Written instruction A>
Reproduce a passage from the calibration script verbatim: begin at the words "Y = Parameter('Y', 30, 60, 50)" and stop after the words "for the calibration.".
Written instruction B>
Extend the aluminum calibration script past its final line, leaving the entries aside.

Y = Parameter('Y', 30, 60, 50)
A = Parameter('A', 1, 500, 100)
b = Parameter('b', 5, 30, 20)

#%% 
# Now we can create a :class:`~matcal.sierra.material.Material` class 
# and corresponding material file for the calibration. 
# The input deck for this material model in SIERRA/SM is shown below::
# 
#    begin material j2_voce
#      density = 0.000254
#      begin parameters for model j2_plasticity
#        youngs modulus                = 9.9e6
#        poissons ratio                =   0.33
#        yield stress                  = {Y*1e3}
#
#        hardening model = voce
#        hardening modulus = {A*1e3}
#        exponential coefficient = {b} 
#       end
#    end
# 
# The material that we are calibrating is a 6061-T6 aluminum. The elastic
# properties and density can be pulled from the literature. In this case
# we use values provided by MMPDS10 :cite:p:`MMPDS10`. 
# With this SIERRA/SM input saved in the current directory as "sierra_sm_voce_hardening.inc", 
# we can create the :class:`~matcal.sierra.material.Material` and the 
# :class:`~matcal.sierra.models.UniaxialLoadingMaterialPointModel`. 

j2_voce = Material("j2_voce", "sierra_sm_voce_hardening.inc", "j2_plasticity")

mat_point_model = UniaxialLoadingMaterialPointModel(j2_voce)
mat_point_model.add_boundary_condition_data(boundary_data_collection)
mat_point_model.set_name("compression_mat_point")

#%%
# Next the parameters are passed to a study. In this case, we will 
# use a :class:`~matcal.dakota.local_calibration_studies.GradientCalibrationStudy`
# to perform the calibration. For this simple set of data and simple model, 
# this type of study will work well.
calibration = GradientCalibrationStudy(Y, A, b)
calibration.set_results_storage_options(results_save_frequency=4)

#%%
# The last component needed for the calibration is an objective to minimize.
# For this calibration, we will use a 
# :class:`~matcal.core.objective.CurveBasedInterpolatedObjective`
# that matches the true stress/strain curve generated using the model to the 
# experimental data collected.

objective = CurveBasedInterpolatedObjective('true_strain','true_stress')

Extracted material>
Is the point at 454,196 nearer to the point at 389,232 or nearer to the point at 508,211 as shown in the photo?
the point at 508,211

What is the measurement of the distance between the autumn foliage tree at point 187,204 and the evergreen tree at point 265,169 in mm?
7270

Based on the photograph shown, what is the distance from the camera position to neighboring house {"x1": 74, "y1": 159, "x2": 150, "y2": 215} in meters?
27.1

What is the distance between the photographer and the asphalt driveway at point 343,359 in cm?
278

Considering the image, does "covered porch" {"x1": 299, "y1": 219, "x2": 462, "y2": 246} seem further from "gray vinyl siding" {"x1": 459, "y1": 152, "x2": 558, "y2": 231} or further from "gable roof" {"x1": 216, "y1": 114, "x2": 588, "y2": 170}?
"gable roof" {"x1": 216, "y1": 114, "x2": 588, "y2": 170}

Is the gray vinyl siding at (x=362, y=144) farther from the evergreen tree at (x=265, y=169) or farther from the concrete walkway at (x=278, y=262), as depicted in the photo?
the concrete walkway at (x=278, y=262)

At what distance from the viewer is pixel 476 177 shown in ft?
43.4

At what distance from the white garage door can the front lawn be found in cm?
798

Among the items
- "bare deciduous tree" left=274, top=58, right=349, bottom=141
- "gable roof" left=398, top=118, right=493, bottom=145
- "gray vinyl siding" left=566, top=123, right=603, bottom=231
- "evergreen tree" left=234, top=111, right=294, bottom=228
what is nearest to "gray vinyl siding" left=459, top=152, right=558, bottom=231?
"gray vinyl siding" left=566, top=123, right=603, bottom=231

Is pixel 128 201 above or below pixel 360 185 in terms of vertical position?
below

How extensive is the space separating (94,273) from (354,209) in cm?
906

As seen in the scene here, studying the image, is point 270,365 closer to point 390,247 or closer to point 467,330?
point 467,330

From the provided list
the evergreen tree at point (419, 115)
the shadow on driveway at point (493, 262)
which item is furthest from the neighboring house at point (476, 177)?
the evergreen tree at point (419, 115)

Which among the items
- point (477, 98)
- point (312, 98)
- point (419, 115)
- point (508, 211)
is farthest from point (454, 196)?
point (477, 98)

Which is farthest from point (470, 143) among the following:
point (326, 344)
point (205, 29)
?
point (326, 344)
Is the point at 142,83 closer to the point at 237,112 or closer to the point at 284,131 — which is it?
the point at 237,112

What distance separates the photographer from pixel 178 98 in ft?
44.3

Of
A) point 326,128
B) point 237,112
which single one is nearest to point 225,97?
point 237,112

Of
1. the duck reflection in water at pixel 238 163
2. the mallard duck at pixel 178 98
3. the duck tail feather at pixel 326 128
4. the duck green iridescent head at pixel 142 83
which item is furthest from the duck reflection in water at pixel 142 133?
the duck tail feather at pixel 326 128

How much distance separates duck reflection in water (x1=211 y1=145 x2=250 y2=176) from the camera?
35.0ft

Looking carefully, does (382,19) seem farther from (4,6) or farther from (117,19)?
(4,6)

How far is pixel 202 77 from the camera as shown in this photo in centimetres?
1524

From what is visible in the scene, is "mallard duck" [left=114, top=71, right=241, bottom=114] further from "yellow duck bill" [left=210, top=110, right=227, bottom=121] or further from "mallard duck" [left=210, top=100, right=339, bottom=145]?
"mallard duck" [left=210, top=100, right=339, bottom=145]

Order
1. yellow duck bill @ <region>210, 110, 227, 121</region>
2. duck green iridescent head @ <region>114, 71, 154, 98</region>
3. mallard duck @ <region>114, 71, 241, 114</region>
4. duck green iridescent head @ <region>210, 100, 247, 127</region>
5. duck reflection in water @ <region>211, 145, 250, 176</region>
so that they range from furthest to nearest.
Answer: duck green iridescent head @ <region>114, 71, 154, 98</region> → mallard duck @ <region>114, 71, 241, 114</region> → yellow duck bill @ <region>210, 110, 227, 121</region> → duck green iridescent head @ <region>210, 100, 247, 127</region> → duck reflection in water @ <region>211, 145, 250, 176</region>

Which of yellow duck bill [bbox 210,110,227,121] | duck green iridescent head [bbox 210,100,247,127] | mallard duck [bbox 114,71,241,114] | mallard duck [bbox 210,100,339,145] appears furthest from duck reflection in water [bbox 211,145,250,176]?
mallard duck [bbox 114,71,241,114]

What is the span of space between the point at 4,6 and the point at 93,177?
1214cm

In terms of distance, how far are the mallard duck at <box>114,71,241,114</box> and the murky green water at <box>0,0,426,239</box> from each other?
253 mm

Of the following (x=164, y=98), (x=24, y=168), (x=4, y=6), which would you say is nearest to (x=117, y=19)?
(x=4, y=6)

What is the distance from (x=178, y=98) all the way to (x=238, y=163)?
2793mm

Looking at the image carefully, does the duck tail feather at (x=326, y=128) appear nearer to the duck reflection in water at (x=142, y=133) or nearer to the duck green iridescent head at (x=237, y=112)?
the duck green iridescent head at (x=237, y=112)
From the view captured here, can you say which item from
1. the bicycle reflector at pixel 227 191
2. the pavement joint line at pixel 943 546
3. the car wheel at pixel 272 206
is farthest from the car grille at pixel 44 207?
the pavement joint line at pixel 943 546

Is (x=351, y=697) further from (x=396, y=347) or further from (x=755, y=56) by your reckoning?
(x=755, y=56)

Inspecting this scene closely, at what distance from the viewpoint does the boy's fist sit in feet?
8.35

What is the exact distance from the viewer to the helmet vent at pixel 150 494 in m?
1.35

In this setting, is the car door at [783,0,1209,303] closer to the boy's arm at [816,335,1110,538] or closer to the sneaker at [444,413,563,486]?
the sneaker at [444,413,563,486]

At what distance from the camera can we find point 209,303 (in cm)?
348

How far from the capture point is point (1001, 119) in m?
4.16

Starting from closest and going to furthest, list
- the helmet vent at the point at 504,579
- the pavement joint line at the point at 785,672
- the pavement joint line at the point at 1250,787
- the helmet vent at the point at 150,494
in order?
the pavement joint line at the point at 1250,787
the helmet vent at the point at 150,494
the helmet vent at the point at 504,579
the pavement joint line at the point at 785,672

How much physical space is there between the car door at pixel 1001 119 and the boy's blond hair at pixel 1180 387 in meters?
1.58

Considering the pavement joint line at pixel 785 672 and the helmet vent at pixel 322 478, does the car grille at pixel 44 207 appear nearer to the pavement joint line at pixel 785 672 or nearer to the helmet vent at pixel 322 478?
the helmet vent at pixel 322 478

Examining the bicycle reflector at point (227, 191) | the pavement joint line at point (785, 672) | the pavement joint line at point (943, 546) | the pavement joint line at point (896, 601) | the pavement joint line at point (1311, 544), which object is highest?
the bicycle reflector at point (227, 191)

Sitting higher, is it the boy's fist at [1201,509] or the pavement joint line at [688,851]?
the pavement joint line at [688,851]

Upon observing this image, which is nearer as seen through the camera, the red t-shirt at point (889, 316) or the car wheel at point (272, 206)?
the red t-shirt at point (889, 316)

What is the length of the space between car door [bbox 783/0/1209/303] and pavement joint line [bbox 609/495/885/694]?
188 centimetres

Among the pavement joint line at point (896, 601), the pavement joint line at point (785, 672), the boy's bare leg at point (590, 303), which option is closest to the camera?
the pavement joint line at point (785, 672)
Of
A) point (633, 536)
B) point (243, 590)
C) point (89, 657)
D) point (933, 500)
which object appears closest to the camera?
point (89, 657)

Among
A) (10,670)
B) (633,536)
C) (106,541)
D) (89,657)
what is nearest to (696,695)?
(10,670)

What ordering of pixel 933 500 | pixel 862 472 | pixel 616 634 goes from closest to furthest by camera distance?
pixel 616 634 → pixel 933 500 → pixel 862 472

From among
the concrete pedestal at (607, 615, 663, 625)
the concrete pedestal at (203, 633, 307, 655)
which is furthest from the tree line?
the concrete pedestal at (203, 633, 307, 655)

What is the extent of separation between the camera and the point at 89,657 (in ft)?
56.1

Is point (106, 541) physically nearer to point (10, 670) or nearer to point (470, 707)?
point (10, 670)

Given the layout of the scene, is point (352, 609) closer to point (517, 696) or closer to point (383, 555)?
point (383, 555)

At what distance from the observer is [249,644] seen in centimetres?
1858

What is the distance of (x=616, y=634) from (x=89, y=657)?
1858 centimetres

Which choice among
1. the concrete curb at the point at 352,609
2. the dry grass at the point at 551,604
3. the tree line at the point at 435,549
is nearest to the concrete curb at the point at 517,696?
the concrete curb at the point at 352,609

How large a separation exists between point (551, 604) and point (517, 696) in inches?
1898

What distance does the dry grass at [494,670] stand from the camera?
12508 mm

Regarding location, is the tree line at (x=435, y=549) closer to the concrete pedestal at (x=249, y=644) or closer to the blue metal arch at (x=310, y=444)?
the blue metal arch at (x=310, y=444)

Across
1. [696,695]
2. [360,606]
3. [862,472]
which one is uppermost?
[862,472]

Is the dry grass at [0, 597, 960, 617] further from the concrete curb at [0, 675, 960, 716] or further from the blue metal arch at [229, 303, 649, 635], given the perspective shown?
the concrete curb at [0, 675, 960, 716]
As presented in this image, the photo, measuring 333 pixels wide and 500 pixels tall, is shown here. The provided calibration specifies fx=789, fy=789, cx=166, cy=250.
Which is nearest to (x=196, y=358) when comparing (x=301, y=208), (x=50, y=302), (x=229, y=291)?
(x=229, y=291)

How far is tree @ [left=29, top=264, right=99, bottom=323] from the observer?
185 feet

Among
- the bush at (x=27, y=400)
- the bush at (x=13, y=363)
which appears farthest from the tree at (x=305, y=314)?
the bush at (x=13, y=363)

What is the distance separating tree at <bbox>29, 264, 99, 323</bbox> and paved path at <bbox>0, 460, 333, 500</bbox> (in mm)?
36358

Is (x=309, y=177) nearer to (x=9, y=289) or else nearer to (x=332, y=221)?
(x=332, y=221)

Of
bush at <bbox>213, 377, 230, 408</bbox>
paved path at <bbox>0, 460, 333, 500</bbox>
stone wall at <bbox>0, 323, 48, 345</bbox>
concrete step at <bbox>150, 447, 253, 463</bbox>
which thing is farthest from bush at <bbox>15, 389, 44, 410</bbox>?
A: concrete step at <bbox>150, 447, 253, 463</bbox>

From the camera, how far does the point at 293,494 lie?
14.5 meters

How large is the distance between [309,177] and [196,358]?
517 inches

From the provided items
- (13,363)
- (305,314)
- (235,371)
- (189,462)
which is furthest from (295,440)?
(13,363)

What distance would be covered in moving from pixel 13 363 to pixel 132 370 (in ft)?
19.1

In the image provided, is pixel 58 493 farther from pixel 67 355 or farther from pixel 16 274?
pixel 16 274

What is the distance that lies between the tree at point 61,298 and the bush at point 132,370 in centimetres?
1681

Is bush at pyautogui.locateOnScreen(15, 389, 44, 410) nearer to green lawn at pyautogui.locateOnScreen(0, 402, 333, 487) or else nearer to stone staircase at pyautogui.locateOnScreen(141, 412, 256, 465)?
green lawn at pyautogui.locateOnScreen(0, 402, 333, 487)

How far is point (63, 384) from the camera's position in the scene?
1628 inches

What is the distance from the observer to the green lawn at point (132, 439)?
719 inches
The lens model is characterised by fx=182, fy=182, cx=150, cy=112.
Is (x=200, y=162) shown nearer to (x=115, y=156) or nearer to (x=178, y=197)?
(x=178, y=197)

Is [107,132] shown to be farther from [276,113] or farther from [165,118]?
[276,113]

Result A>
Y = Parameter('Y', 30, 60, 50)
A = Parameter('A', 1, 500, 100)
b = Parameter('b', 5, 30, 20)

#%% 
# Now we can create a :class:`~matcal.sierra.material.Material` class 
# and corresponding material file for the calibration.

Result B>
#%%
#.. warning::
#    The :class:`~matcal.core.objective.CurveBasedInterpolatedObjective` expects
#    the independent data field to be monotonically increasing since it is uses
#    the NumPy interp method to interpolate the simulation data to the experiment
#    data independent field locations. To support negative data, MatCal 
#    sorts the data so that the independent variable is monotonically increasing 
#    to meet this requirement. Be sure your data will behave as intended when passed
#    to this objective.


#%%
# One more step remains before this objective is ready for use in the calibration.
# Since the material data being used for the calibration has unloading data 
# and our  model does not, we must modify the objective or the data to remove this data 
# from the calibration. With the objective we are using, we do not want to modify the 
# QoI Extractor since this objective has a predefined extractor for interpolation. 
# We also want to keep the entire original dataset. This leaves us with the 
# option to use a weighting function that modifies the residuals such that 
# the unloading points do not affect the objective. We also *should* remove the 
# elastic loading portion of the curve. Since we are not 
# calibrating the elastic parameters, it should not contribute to the residual. 
# Furthermore, since this portion of the curve is steep, even small errors in the slope could
# lead to large contribution 
# to the objectives. Therefore, to ensure the objective provides the calibration we want, we use a
# :class:`~matcal.core.residuals.UserFunctionWeighting` to ensure only the data 
# we want to use for calibration affects the objective. 
# To do so, we define a function that performs the residual weighting. 
# Once again, we can leverage NumPy array slicing to select the data 
# we wish to exclude and set their weights to zero, effectively removing their
# influence on the objective.

def remove_high_and_low_strain_from_residual(true_strains, true_stresses, residuals):
    import numpy as np
    weights = np.ones(len(residuals))
    weights[(-true_strains > 0.5) | (-true_strains < 0.0035)] = 0
    return weights*residuals

residual_weights = UserFunctionWeighting("true_strain", "true_stress", 
                                         remove_high_and_low_strain_from_residual)

objective.set_field_weights(residual_weights)

#%%
# To learn more about :class:`matcal.core.residuals.UserFunctionWeighting` please view
# its documentation. With the model, objective and data defined, we can now give the study 
# an evaluation set. These evaluation sets give the study all pieces needed to evaluate
# an objective essentially tying a dataset, model and objective together for evaluation.
# Although multiple evaluation sets can be added to a study, only one is needed for this basic
# calibration.
calibration.add_evaluation_set(mat_point_model, objective, data_collection)

#%%
# The last step is to launch the calibration study and review the results.
calibration.set_core_limit(4)
results = calibration.launch()
print(results.best.to_dict())
make_standard_plots("true_strain")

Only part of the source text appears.